* Direction: Copy the listing below word for word, from start to finish, but leave out the pictures.

* Supplied entries:
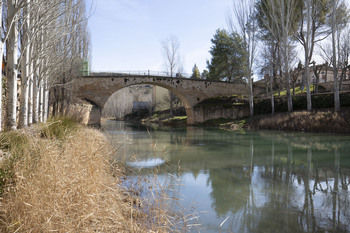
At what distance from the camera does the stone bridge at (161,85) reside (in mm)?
26156

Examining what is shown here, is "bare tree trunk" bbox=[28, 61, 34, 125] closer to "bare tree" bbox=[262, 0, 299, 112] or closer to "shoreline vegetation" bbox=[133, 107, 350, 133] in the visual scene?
"shoreline vegetation" bbox=[133, 107, 350, 133]

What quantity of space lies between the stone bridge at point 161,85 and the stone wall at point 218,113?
72 cm

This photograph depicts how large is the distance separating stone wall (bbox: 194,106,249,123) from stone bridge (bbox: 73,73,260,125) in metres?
0.72

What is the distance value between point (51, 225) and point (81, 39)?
17301mm

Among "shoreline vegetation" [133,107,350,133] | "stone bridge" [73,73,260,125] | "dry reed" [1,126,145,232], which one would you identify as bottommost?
"dry reed" [1,126,145,232]

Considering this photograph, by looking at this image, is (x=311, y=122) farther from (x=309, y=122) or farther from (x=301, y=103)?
(x=301, y=103)

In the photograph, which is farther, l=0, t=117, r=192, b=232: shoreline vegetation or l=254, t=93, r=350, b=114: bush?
l=254, t=93, r=350, b=114: bush

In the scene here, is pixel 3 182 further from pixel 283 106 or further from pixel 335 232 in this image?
pixel 283 106

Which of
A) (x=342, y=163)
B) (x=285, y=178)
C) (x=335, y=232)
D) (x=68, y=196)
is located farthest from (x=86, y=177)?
(x=342, y=163)

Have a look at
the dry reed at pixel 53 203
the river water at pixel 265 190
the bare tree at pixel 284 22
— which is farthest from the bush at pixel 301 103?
the dry reed at pixel 53 203

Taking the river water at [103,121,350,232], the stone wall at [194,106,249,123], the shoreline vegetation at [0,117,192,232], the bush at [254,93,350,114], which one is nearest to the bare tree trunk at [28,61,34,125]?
the river water at [103,121,350,232]

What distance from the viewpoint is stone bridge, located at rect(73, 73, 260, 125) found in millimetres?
26156

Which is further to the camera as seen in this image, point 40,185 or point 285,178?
point 285,178

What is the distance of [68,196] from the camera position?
2.66 meters
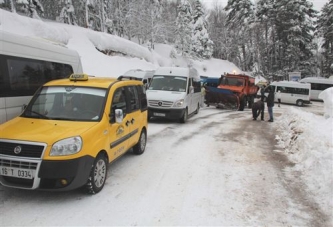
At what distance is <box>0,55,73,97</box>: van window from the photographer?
6534 mm

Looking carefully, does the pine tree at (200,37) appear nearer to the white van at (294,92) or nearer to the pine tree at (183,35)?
the pine tree at (183,35)

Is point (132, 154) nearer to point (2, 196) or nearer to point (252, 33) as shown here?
point (2, 196)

* Response:
At what distance from the camera does the stone bridge at (161,85) reside (in mm)?
26156

Examining what is shown here, is "bare tree trunk" bbox=[28, 61, 34, 125] closer to "bare tree" bbox=[262, 0, 299, 112] or closer to "shoreline vegetation" bbox=[133, 107, 350, 133] in the visual scene?
"shoreline vegetation" bbox=[133, 107, 350, 133]

What quantity of space lies between the stone bridge at point 161,85 and the stone wall at point 218,113?
72 cm

This photograph depicts how large is the distance separating stone wall (bbox: 194,106,249,123) from stone bridge (bbox: 73,73,260,125) in metres?
0.72

What is the distance value between point (51, 225) and point (81, 39)?
17301mm

Among "shoreline vegetation" [133,107,350,133] | "stone bridge" [73,73,260,125] | "dry reed" [1,126,145,232], which one would you identify as bottommost?
"dry reed" [1,126,145,232]

Considering this photograph, by looking at this image, is (x=311, y=122) farther from (x=309, y=122) or farther from (x=301, y=103)?
(x=301, y=103)

In the photograph, which is farther, l=0, t=117, r=192, b=232: shoreline vegetation or l=254, t=93, r=350, b=114: bush?
l=254, t=93, r=350, b=114: bush

In the scene here, is pixel 3 182 further from pixel 283 106 or further from pixel 335 232 in this image?
pixel 283 106

Which of
A) (x=342, y=163)
B) (x=285, y=178)
C) (x=335, y=232)
D) (x=68, y=196)
is located farthest from (x=86, y=177)?
(x=342, y=163)

Have a look at
the dry reed at pixel 53 203
the river water at pixel 265 190
the bare tree at pixel 284 22
— which is farthest from the bush at pixel 301 103?
the dry reed at pixel 53 203

Taking the river water at [103,121,350,232], the stone wall at [194,106,249,123], the shoreline vegetation at [0,117,192,232], the bush at [254,93,350,114], which one is nearest to the bare tree trunk at [28,61,34,125]?
the river water at [103,121,350,232]

What distance from the viewpoint is stone bridge, located at rect(73, 73, 260, 125) found in millimetres?
26156

Which is further to the camera as seen in this image, point 40,185 or point 285,178?
point 285,178

What is the distance of [68,196] from the camera position?
2.66 meters
At what distance is <box>0,55,73,97</box>: van window from the photographer?
6534 mm

Looking carefully, does the pine tree at (200,37) appear nearer to the white van at (294,92) or nearer to the pine tree at (183,35)?
the pine tree at (183,35)

Is point (132, 154) nearer to point (2, 196) or nearer to point (252, 33) as shown here?
point (2, 196)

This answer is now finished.